"Obviously, we're not a fan of it," second baseman Brian Dozier told reporters after Sunday's game, which ended in a 7-0 win for Minnesota. "He's a young kid. I could've said something at second base but they have tremendous veteran leadership over there."
This, for the most part, seems like a bit of sour grapes from the Twins. A one-hitter isn't a record-book stat, and Dozier bunted against a shift the Twins employed. If Minnesota didn't feel the game was potentially within reach, odds are the team wouldn't—and shouldn't—have shifted.
"I don't care if he's bunting. I just know it's not good for baseball in that situation. That's it," Berrios told reporters.
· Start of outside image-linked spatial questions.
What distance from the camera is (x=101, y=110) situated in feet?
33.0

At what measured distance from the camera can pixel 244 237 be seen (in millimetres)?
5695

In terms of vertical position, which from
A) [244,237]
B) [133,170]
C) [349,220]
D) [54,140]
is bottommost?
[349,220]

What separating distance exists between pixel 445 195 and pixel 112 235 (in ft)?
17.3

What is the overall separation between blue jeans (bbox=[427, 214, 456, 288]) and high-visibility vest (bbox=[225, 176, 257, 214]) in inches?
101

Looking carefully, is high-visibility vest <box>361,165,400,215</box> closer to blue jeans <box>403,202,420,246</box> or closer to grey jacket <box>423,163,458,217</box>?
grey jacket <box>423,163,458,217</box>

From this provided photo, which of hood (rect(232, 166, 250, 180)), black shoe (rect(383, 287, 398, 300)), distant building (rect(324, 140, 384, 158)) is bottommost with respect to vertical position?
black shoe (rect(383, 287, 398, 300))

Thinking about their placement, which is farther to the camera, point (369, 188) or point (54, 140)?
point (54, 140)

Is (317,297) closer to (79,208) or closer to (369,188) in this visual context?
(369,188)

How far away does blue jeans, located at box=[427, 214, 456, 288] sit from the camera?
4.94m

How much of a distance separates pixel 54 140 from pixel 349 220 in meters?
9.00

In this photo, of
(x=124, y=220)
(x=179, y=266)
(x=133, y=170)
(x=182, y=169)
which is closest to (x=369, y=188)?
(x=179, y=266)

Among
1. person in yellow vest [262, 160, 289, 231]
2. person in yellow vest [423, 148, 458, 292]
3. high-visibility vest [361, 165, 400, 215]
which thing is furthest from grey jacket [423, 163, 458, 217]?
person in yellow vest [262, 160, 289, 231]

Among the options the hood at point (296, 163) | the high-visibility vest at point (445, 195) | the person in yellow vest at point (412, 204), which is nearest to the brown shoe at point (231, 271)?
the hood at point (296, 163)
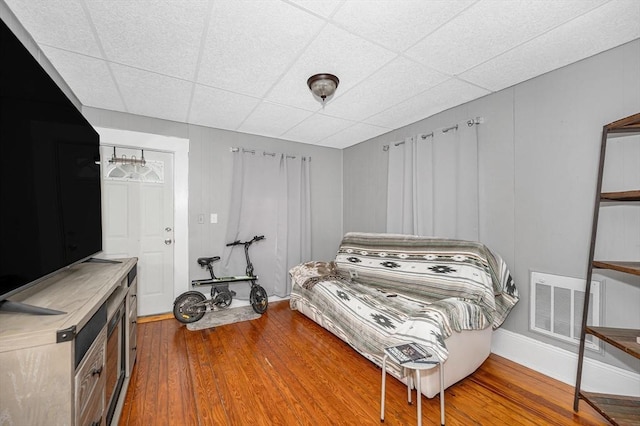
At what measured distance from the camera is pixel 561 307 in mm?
2174

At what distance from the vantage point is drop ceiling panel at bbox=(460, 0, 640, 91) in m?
1.62

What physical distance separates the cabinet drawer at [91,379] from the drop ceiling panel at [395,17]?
2.16 meters

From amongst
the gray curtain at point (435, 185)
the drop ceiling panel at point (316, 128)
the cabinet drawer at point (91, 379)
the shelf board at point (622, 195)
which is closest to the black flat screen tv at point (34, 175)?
the cabinet drawer at point (91, 379)

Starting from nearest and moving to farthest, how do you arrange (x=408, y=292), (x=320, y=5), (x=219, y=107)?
(x=320, y=5), (x=408, y=292), (x=219, y=107)

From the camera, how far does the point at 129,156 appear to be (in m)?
3.27

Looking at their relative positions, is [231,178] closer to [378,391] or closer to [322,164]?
[322,164]

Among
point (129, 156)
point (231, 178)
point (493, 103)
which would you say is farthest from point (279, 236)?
point (493, 103)

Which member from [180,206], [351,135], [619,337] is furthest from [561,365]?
[180,206]

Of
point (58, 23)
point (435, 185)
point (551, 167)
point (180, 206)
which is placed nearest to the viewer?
point (58, 23)

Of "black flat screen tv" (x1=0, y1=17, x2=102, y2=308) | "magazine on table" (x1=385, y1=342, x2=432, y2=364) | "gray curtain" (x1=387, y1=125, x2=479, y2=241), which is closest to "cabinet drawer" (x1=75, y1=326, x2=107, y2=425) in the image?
"black flat screen tv" (x1=0, y1=17, x2=102, y2=308)

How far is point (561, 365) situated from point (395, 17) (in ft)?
9.37

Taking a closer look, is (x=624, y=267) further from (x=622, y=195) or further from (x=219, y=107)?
(x=219, y=107)

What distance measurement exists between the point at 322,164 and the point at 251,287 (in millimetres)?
2284

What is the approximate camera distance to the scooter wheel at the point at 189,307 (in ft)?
10.3
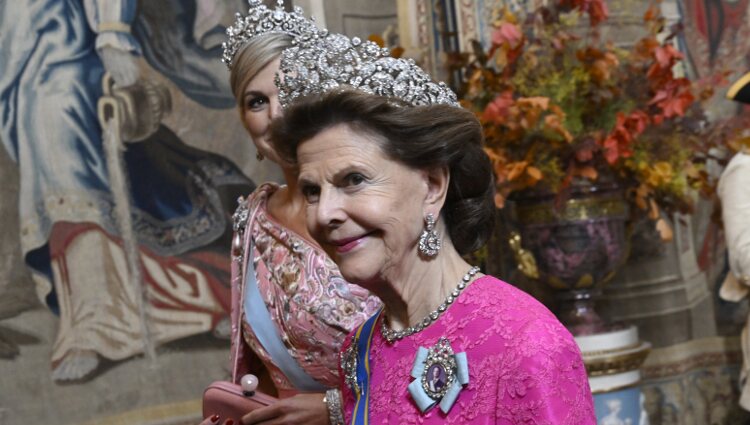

Baseball has a ton of unwritten rules, but this one appears to be a first. There have been multiple instances of a team being upset with an opposing player for bunting during a no-hitter—a crowning achievement for a pitcher that happens only a few times per season.
While one-hitters are impressive, they're a dime a dozen in comparison. There is a reason pitchers are oftentimes removed from games when they give up a hit while working on a no-hitter—the two accomplishments are not seen in nearly the same strata.
Sisco was simply doing what he thought was best to get his team back in the game. If the Twins did not want him to bunt, perhaps shifting was a bad managerial call.
Berrios also went on to give up another hit later in the inning.